Films

Mamá

Un Film de Andrés Muschietti
Avec Jessica Chastain, Nikolaj Coster-Waldau, Megan Charpentier, Daniel Kash, Jane Moffat, Javier Botet
Horreur | Espagne, Canada | 2013 | 1h 40min
Fantastic'Arts - Festival du Film Fantastique de Gérardmer (Grand Prix, Prix du Jury Jeunes de la Région Lorraine, Prix du Public), Fantasporto (prix du meilleur film, du meilleur réalisateur et de la meilleure actrice pour Jessica Chastain)
Mamá : L'horreur fantastique espagnole se cherche
Dans le cadre des dernières séances de Cinespaña, les spectateurs ont eu l'occasion de voir ou revoir Mamá, un des plus gros succès mondial espagnol de l'année. Film d'horreur penchant vers le fantastique, première réalisation d'Andrés Muschietti, produit par Guillermo del Toro... Tout cela est bien alléchant, mais attention, déception possible !
Mamá nous livre la rencontre inattendue entre deux jeunes sœurs abandonnées par leur père dans une cabane au fond des bois et une créature aussi maléfique que douée d'instinct maternel. Après cinq ans sans nouvelles des deux fillettes, leur oncle Lucas n'est pas résigné et continue à les chercher. Quand Victoria et Lily sont retrouvées dans la cabane délabrée, sauvages mais encore vivantes, Lucas et sa compagne Annabel, rockeuse et pas mère pour un sous, décident de les adopter pour leur réapprendre à mener une vie normale. Mais le mal rode, et Mamá n'est jamais loin...

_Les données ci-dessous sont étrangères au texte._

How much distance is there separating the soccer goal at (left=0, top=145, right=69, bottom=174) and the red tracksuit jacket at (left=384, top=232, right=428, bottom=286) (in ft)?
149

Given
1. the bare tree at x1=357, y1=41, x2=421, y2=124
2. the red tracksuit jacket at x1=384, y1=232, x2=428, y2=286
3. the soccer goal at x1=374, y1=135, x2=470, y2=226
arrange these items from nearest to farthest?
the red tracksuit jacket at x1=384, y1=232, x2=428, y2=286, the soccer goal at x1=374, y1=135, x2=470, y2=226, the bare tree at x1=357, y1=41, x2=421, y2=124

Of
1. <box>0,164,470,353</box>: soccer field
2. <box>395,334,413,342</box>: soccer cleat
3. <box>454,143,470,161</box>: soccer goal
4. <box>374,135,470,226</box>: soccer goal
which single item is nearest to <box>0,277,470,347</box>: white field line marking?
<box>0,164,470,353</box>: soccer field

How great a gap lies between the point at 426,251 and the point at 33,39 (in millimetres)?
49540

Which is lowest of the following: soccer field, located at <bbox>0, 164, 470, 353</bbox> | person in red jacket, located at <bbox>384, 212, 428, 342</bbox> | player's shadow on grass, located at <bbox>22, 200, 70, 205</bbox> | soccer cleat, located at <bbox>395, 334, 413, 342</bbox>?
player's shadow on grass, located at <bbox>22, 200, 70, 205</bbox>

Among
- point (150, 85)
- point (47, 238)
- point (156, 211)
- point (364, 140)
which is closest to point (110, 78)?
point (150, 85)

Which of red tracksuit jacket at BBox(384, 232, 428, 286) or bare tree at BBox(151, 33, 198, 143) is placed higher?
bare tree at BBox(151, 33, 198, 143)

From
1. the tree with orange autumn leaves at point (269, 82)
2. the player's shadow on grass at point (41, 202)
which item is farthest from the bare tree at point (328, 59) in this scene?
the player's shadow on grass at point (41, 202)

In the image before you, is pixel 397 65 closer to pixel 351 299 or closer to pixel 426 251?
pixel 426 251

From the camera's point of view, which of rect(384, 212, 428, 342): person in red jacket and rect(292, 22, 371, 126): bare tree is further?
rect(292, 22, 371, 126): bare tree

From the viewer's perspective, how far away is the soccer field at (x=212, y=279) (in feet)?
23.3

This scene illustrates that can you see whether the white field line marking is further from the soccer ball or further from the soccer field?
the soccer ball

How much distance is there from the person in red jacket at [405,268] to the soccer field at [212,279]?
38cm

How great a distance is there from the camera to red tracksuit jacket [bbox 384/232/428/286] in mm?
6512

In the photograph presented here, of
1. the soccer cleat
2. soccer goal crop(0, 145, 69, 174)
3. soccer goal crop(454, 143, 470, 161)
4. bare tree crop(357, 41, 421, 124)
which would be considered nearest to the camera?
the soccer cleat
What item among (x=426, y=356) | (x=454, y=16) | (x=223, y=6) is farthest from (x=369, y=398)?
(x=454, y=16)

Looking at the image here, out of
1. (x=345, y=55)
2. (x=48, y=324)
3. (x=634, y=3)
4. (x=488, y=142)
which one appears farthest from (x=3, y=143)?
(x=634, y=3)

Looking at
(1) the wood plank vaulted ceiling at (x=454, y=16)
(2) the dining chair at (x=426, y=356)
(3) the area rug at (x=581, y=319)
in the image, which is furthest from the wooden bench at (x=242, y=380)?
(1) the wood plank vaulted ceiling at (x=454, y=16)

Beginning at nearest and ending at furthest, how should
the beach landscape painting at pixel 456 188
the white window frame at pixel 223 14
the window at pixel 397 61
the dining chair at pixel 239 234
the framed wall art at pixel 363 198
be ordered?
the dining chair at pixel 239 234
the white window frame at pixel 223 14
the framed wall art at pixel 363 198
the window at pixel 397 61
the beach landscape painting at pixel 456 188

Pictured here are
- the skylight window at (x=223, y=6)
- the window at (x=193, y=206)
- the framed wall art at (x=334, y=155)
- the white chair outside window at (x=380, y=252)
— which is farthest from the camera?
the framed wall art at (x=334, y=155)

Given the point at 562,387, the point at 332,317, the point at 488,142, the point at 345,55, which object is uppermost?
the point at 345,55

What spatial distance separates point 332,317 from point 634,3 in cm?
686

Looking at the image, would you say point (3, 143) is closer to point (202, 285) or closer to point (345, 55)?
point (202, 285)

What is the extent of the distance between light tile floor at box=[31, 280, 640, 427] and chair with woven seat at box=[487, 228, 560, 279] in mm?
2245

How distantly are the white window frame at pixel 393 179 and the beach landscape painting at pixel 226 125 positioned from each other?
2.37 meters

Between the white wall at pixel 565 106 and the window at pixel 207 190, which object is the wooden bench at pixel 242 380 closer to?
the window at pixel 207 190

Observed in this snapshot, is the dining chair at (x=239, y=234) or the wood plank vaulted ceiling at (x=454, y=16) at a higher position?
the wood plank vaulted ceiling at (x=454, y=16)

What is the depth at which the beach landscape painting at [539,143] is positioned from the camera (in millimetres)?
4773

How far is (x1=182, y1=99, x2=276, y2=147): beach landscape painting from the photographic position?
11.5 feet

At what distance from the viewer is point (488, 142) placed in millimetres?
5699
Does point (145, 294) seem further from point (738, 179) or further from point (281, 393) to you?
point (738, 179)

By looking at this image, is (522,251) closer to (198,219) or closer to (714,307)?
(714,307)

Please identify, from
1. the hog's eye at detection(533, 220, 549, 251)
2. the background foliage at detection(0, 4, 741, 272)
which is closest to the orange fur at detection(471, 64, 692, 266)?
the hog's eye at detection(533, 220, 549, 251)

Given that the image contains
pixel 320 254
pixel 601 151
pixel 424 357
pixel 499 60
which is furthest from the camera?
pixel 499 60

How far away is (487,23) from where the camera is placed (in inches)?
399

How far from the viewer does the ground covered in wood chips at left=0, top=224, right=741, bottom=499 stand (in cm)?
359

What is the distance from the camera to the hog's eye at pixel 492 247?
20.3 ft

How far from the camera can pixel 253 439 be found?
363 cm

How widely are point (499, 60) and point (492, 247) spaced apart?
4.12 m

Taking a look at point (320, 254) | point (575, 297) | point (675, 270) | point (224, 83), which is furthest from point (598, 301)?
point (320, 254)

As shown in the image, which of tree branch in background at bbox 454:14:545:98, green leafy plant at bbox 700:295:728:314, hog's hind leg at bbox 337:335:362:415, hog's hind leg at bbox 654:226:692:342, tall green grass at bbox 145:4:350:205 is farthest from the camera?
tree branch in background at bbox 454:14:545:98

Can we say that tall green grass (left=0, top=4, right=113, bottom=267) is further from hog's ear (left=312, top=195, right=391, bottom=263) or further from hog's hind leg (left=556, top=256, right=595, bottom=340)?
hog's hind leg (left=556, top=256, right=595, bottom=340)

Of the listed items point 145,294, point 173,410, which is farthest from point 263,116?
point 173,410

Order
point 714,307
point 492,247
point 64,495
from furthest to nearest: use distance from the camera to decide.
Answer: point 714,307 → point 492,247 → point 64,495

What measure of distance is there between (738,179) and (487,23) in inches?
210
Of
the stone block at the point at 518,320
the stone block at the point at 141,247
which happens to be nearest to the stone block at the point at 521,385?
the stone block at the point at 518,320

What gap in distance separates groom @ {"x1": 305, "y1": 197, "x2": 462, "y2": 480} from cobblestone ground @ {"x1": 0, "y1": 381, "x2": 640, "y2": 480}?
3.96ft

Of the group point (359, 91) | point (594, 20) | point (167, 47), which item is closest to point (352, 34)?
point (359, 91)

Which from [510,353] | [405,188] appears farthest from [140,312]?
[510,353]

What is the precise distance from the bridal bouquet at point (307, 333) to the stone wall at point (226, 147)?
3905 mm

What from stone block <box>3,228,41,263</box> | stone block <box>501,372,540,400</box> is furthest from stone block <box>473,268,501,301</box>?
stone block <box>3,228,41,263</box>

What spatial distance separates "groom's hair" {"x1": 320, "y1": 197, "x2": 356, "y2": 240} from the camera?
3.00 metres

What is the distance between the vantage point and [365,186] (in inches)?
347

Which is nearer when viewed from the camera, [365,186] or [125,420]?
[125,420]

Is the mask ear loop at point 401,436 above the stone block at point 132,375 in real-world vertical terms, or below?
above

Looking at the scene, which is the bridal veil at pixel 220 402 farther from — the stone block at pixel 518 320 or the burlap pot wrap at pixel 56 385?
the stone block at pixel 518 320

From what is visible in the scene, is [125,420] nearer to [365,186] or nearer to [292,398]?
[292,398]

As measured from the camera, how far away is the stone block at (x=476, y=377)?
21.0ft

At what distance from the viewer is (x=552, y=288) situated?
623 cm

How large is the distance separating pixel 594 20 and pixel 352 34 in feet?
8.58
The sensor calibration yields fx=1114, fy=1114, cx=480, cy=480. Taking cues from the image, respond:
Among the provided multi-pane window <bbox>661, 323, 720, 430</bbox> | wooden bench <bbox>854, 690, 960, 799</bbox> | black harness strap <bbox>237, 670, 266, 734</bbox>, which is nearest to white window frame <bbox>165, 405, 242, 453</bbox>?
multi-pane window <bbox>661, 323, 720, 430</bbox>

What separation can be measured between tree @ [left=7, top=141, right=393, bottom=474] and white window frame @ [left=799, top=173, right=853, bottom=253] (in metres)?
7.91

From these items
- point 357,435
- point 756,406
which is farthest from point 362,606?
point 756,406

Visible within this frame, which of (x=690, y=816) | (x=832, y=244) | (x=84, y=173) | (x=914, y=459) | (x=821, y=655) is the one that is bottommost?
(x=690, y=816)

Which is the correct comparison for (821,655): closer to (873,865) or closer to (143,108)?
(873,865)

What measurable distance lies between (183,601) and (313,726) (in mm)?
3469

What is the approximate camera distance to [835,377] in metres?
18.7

Guillermo del Toro n'en finit plus de produire le renouveau fantastique espagnol. Après le succès de L'orphelinat de Juan Antonio Bayona (2007), ou encore du thriller oppressant de Guillem Morales, Les yeux de Julia (2010), c'est au tour du  jeune réalisateur Andres Muschietti de profiter du coup de pouce du maître des productions horrifiques. Petit problème : Mamá n'est pas au niveau de ses prédécesseurs. D'un synopsis de base plutôt alléchant, classique mais sympathique, Andrés Muschietti décide d'égrener tous les clichés du film d'horreur sans se demander si les spectateurs apprécieront cette sensation de déjà-vu. Mamá se cache dans le placard de la chambre des filles, elle sort des murs pour effrayer tous ceux qui commencent à se douter de sa présence. La relation tendue entre les petites et leur mère adoptive atteint également un summum de banalité. On a même droit au psychologue expert en créatures maléfiques et avide de nouvelles découvertes fantastiques. Bref, inutile d'énumérer toutes les facilités dans lesquelles le film tombe trop souvent. Le réalisateur joue plus sur des effets de surprises prévisibles que sur une pression psychologique exercée sur le spectateur. On sursaute souvent, mais les émotions passent à la trappe.

Ceux qui ont appréciés le film défendront Muschietti en plaidant pour lui, la naïveté du réalisateur débutant encore en rodage. Mais un premier film ne doit pas nécessairement se limiter à une histoire sans originalité, avec un scénario simpliste et cousu de fil blanc. La fin atteint ainsi un paroxysme de mauvais goût et de simplicité effrayante, quand Mamá passe d'une menace oppressante et invisible à une créature dégoulinante et titubante qui poursuit la famille en poussant des hurlements ridicules. Par moment, on se demande même ce qu'on fait dans cette salle de cinéma...

Alors ne tombons pas dans la critique facile : il faut reconnaître au réalisateur un certain talent pour la mise en scène, et quelques scènes font mouche. Notamment celle où Lily joue avec Mamá tandis qu'en arrière plan Annabel s'occupe du linge, nous faisant progressivement deviner, par un jeu de caméra bien maîtrisé, que la famille n'est pas seule. On sent que les idées sont là, mais Andrés Muschietti a voulu trop bien faire et n'insuffle pas ce grain de folie qui est la marque des grands films d'horreurs fantastiques. Surprendre le spectateur, l'amener vers une destination pour finalement changer en cours de route, jouer avec ses émotions, voilà ce qu'il manque à Mamá. La déception est d'autant plus forte qu'un producteur comme Guillermo del Toro semble le mieux placé pour comprendre toutes ces subtilités (Le labyrinthe de Pan suffit à nous en convaincre). Alors laissons à Muschietti la chance de se racheter dans son prochain film, et retenons plutôt le succès commercial énorme de sa première réalisation, qui a déjà raflé plus de 146 millions de dollars pour un budget d'à peine 15 millions. Succès ne rime pas toujours avec qualité... Et cela fait bien longtemps que le cinéma d'horreur ne nous a pas surpris.